Eine rechtliche Betreuung kann ein Höchstmaß an Unterstützung zur Selbstständigkeit bedeuten und dient damit der Sicherung seiner Lebensgrundlage und seiner Zukunft.
§ 1896 BGB - Voraussetzungen
(1) Kann ein Volljähriger auf Grund einer psychischen Krankheit oder einer körperlichen, geistigen oder seelischen Behinderung seine Angelegenheiten ganz oder teilweise nicht besorgen, so bestellt das Betreuungsgericht auf seinen Antrag oder von Amts wegen für ihn einen Betreuer. Den Antrag kann auch ein Geschäftsunfähiger stellen. Soweit der Volljährige auf Grund einer körperlichen Behinderung seine Angelegenheiten nicht besorgen kann, darf der Betreuer nur auf Antrag des Volljährigen bestellt werden, es sei denn, dass dieser seinen Willen nicht kundtun kann.
(1a) Gegen den freien Willen des Volljährigen darf ein Betreuer nicht bestellt werden.
(2) Ein Betreuer darf nur für Aufgabenkreise bestellt werden, in denen die Betreuung erforderlich ist. Die Betreuung ist nicht erforderlich, soweit die Angelegenheiten des Volljährigen durch einen Bevollmächtigten, der nicht zu den in § 1897 Abs. 3 bezeichneten Personen gehört, oder durch andere Hilfen, bei denen kein gesetzlicher Vertreter bestellt wird, ebenso gut wie durch einen Betreuer besorgt werden können.
(3) Als Aufgabenkreis kann auch die Geltendmachung von Rechten des Betreuten gegenüber seinem Bevollmächtigten bestimmt werden.

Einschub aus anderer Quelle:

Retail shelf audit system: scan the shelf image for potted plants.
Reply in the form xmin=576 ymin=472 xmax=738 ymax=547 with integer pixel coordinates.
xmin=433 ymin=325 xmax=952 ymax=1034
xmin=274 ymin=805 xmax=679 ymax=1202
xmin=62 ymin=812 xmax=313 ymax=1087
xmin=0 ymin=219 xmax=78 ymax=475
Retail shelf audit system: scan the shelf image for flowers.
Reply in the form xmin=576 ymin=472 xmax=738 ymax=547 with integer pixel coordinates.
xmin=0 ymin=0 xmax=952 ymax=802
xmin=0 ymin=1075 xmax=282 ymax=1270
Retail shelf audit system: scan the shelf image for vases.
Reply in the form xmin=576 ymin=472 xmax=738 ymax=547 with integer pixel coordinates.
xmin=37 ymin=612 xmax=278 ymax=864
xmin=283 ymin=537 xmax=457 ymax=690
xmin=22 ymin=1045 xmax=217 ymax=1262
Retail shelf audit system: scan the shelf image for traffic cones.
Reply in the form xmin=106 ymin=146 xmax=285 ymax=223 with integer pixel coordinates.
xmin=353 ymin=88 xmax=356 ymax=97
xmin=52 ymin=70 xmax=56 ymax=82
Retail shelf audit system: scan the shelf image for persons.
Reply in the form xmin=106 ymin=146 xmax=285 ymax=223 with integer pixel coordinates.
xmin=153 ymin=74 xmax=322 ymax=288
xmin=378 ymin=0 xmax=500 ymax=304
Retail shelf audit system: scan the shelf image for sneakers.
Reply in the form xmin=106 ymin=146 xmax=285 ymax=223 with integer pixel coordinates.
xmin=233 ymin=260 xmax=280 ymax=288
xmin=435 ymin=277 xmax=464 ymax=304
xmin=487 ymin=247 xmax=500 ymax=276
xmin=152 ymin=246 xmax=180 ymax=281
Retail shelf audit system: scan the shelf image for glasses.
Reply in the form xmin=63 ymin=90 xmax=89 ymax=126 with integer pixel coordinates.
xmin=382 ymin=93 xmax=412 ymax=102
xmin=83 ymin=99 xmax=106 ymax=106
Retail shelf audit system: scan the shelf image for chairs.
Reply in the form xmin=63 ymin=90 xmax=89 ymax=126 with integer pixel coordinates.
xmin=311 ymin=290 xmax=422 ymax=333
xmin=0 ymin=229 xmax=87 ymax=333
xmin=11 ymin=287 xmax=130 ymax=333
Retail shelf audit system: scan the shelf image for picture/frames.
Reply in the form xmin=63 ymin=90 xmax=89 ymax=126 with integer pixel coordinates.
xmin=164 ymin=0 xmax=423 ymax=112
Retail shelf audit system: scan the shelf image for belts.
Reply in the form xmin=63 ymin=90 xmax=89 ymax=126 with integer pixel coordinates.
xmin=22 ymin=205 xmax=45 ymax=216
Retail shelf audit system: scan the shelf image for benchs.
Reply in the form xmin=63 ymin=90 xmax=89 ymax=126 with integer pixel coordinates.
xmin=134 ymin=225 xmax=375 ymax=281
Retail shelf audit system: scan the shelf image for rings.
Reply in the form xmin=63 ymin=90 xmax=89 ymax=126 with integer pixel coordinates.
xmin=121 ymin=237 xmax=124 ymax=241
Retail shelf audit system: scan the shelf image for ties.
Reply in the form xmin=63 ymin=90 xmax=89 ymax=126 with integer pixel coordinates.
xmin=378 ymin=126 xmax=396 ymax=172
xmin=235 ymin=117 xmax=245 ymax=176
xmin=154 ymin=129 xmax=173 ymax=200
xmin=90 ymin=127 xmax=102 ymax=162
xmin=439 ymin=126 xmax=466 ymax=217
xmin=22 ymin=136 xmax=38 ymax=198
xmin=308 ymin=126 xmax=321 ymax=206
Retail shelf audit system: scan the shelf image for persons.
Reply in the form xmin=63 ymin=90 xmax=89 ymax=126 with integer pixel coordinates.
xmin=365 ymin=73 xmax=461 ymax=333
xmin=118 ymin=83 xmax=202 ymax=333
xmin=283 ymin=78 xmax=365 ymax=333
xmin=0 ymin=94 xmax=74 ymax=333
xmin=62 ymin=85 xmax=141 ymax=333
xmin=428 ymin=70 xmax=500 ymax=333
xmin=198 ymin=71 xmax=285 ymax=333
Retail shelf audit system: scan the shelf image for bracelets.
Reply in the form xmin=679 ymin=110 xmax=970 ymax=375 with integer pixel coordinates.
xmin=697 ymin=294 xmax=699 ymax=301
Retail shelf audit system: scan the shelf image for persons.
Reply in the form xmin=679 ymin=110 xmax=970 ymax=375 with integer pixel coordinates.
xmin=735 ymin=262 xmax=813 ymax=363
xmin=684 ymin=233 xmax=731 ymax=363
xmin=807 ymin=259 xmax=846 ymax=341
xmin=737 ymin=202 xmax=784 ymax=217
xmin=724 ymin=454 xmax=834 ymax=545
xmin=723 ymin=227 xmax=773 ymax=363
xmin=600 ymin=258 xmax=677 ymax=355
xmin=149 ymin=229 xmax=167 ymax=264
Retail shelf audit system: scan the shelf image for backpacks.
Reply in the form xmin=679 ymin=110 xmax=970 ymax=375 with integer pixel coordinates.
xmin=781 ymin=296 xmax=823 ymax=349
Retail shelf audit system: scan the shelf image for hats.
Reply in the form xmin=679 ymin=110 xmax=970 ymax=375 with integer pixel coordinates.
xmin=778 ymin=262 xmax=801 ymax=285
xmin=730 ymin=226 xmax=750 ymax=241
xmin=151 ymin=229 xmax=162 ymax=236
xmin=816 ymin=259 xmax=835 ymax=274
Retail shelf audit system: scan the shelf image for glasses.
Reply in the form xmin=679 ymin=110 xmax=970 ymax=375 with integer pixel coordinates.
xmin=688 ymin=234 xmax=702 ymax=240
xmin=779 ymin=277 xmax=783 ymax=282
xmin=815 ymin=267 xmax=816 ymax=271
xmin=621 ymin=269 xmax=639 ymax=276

(4) Die Entscheidung über den Fernmeldeverkehr des Betreuten und über die Entgegennahme, das Öffnen und das Anhalten seiner Post werden vom Aufgabenkreis des Betreuers nur dann erfasst, wenn das Gericht dies ausdrücklich angeordnet hat.
§ 1901 BGB - Umfang der Betreuung, Pflichten des Betreuers
(1) Die Betreuung umfasst alle Tätigkeiten, die erforderlich sind, um die Angelegenheiten des Betreuten nach Maßgabe der folgenden Vorschriften rechtlich zu besorgen.
(2) Der Betreuer hat die Angelegenheiten des Betreuten so zu besorgen, wie es dessen Wohl entspricht. Zum Wohl des Betreuten gehört auch die Möglichkeit, im Rahmen seiner Fähigkeiten sein Leben nach seinen eigenen Wünschen und Vorstellungen zu gestalten.
(3) Der Betreuer hat Wünschen des Betreuten zu entsprechen, soweit dies dessen Wohl nicht zuwiderläuft und dem Betreuer zuzumuten ist. Dies gilt auch für Wünsche, die der Betreute vor der Bestellung des Betreuers geäußert hat, es sei denn, dass er an diesen Wünschen erkennbar nicht festhalten will. Ehe der Betreuer wichtige Angelegenheiten erledigt, bespricht er sie mit dem Betreuten, sofern dies dessen Wohl nicht zuwiderläuft.
(4) Innerhalb seines Aufgabenkreises hat der Betreuer dazu beizutragen, dass Möglichkeiten genutzt werden, die Krankheit oder Behinderung des Betreuten zu beseitigen, zu bessern, ihre Verschlimmerung zu verhüten oder ihre Folgen zu mildern. Wird die Betreuung berufsmäßig geführt, hat der Betreuer in geeigneten Fällen auf Anordnung des Gerichts zu Beginn der Betreuung einen Betreuungsplan zu erstellen. In dem Betreuungsplan sind die Ziele der Betreuung und die zu ihrer Erreichung zu ergreifenden Maßnahmen darzustellen.
(5) Werden dem Betreuer Umstände bekannt, die eine Aufhebung der Betreuung ermöglichen, so hat er dies dem Betreuungsgericht mitzuteilen. Gleiches gilt für Umstände, die eine Einschränkung des Aufgabenkreises ermöglichen oder dessen Erweiterung, die Bestellung eines weiteren Betreuers oder die Anordnung eines Einwilligungsvorbehalts (§ 1903) erfordern.